What you need to do: Of the entries below, return only those lines from the line with "Abstract triangle brain" to the line with "Terra Dura Logos - Round (1).jpg", exactly, both included.

Available records:

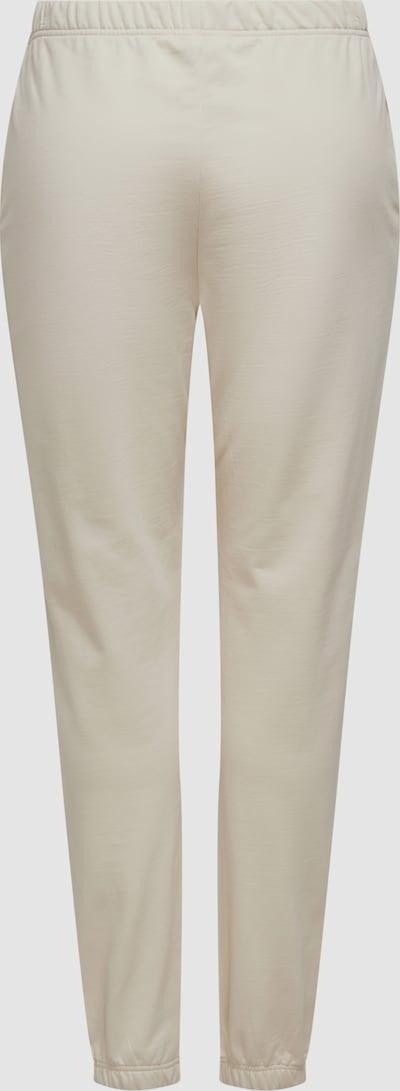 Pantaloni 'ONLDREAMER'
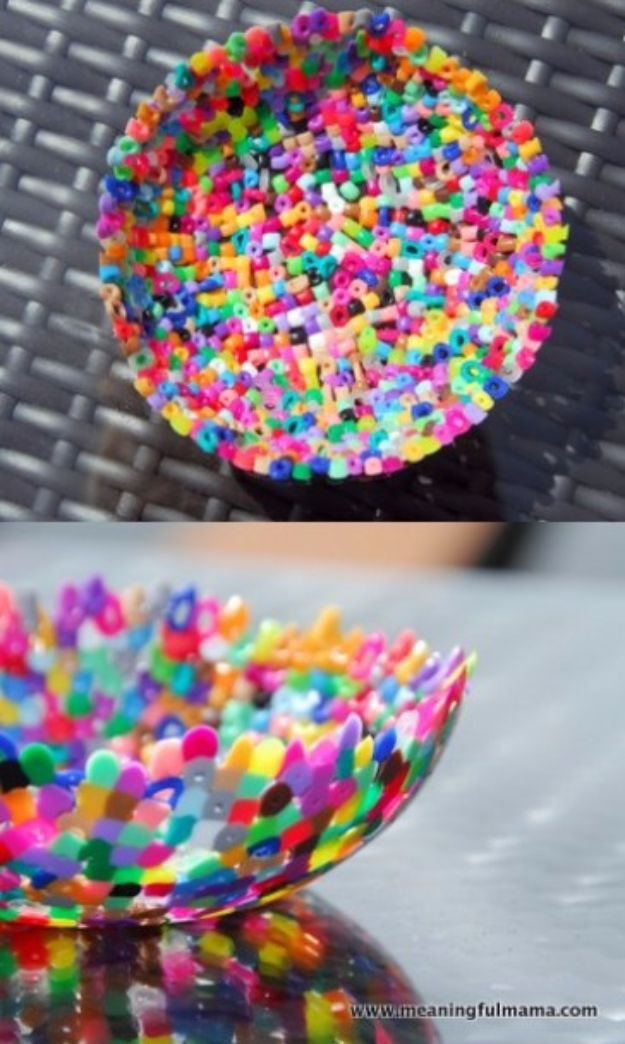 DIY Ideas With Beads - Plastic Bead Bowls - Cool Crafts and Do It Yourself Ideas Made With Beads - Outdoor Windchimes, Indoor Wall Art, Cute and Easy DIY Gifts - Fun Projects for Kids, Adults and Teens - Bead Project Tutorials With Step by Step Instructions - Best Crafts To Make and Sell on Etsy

* * *

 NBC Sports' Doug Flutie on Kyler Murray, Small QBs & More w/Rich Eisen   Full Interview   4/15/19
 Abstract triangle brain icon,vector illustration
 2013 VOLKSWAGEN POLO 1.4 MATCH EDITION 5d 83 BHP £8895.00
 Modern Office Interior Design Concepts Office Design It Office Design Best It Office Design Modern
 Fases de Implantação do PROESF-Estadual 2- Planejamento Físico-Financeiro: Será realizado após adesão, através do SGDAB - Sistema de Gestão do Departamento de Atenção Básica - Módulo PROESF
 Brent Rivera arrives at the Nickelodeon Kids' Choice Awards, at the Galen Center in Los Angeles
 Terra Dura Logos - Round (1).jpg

Answer below:
 Abstract triangle brain icon,vector illustration
 2013 VOLKSWAGEN POLO 1.4 MATCH EDITION 5d 83 BHP £8895.00
 Modern Office Interior Design Concepts Office Design It Office Design Best It Office Design Modern
 Fases de Implantação do PROESF-Estadual 2- Planejamento Físico-Financeiro: Será realizado após adesão, através do SGDAB - Sistema de Gestão do Departamento de Atenção Básica - Módulo PROESF
 Brent Rivera arrives at the Nickelodeon Kids' Choice Awards, at the Galen Center in Los Angeles
 Terra Dura Logos - Round (1).jpg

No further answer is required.